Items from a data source

====

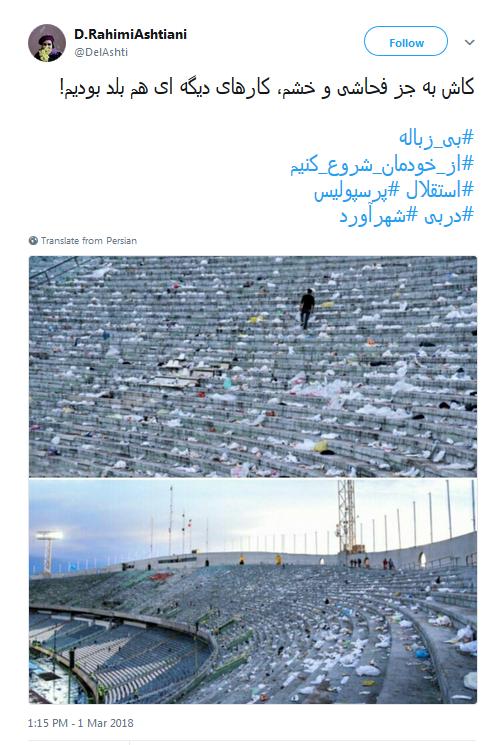 هشتگ بی_زباله داغ شد +تصاویر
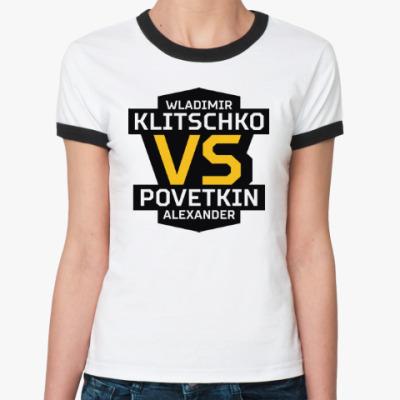 Женская футболка Ringer-T Кличко-Поветкин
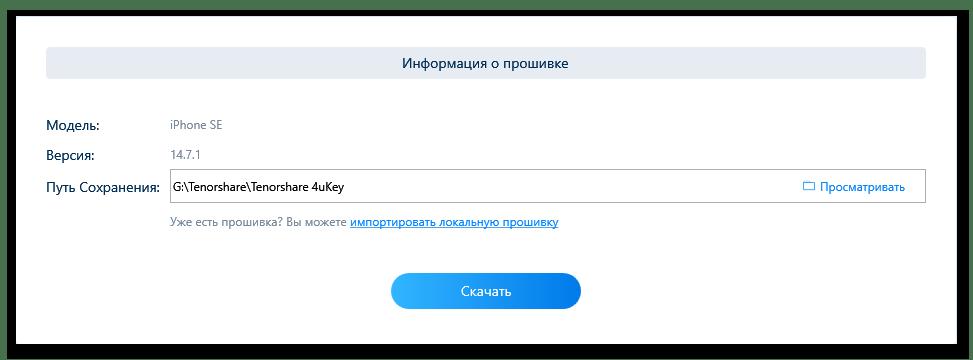 Отзывы про Tenorshare 4uKey в 2021 году_003
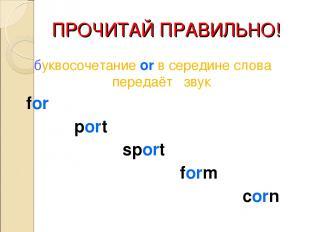 ПРОЧИТАЙ ПРАВИЛЬНО! буквосочетание or в середине слова передаёт звук for port sp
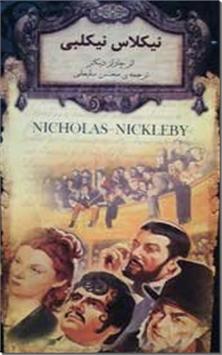 کتاب نیکلاس نیکلبی - جیبی - ادبیات داستانی - خرید کتاب از: www.ashja.com - کتابسرای اشجع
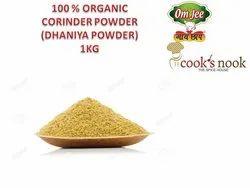 OmJee GaiChhap Dhaniya Powder 1kg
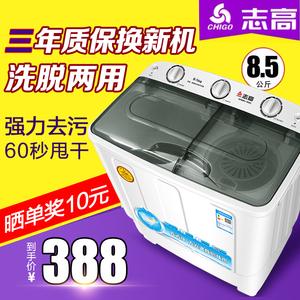 志高8.5公斤大容量家用双桶双缸半全自动波轮<span class=H>洗衣机</span>小型宿舍特价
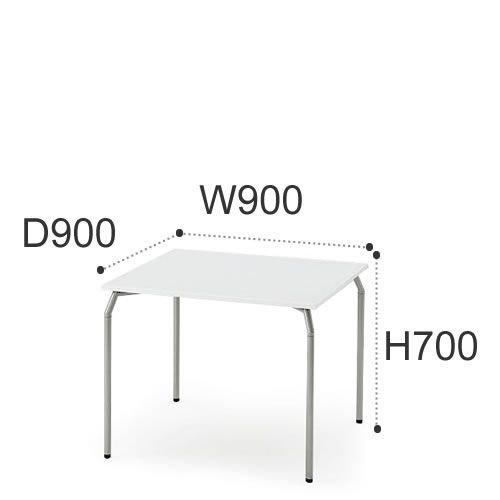 イトーキ ミーティングテーブル ダイニング インテリア タクシステーブル 角テーブル W900 D900×700 4本脚 クロームメッキ脚 TKJ-0997F-Z9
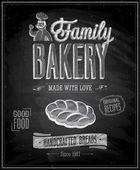 Vintage Bakery Poster — Stock Vector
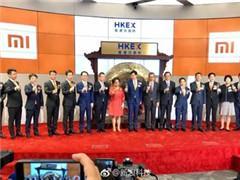 """小米上市一周股价涨29% 雷军强大""""朋友圈""""重金买入"""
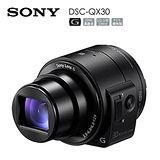Sony QX30 外接式鏡頭相機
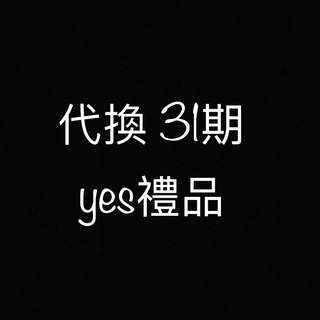 31期 yes卡禮品 換完即止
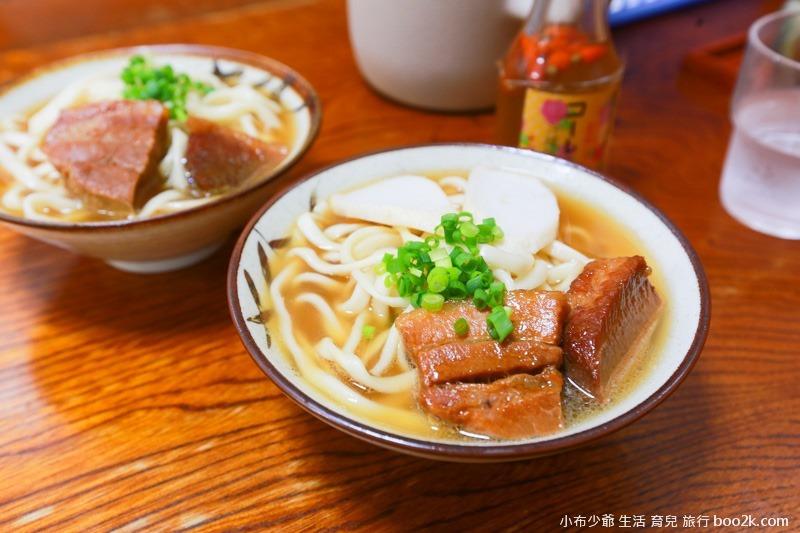 沖繩 岸本食堂-3500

====

▶ [Exercise instructions]:
Above are some entries; copy exactly the lines from the line with "Отзывы про Tenorshare 4uKey в 2021 году_003" through the line with "志高8.5公斤大容量家用双桶", both included, but none of the pictures.

▶ [Response to the task]:
 Отзывы про Tenorshare 4uKey в 2021 году_003
 ПРОЧИТАЙ ПРАВИЛЬНО! буквосочетание or в середине слова передаёт звук for port sp
 کتاب نیکلاس نیکلبی - جیبی - ادبیات داستانی - خرید کتاب از: www.ashja.com - کتابسرای اشجع
 OmJee GaiChhap Dhaniya Powder 1kg
 志高8.5公斤大容量家用双桶双缸半全自动波轮<span class=H>洗衣机</span>小型宿舍特价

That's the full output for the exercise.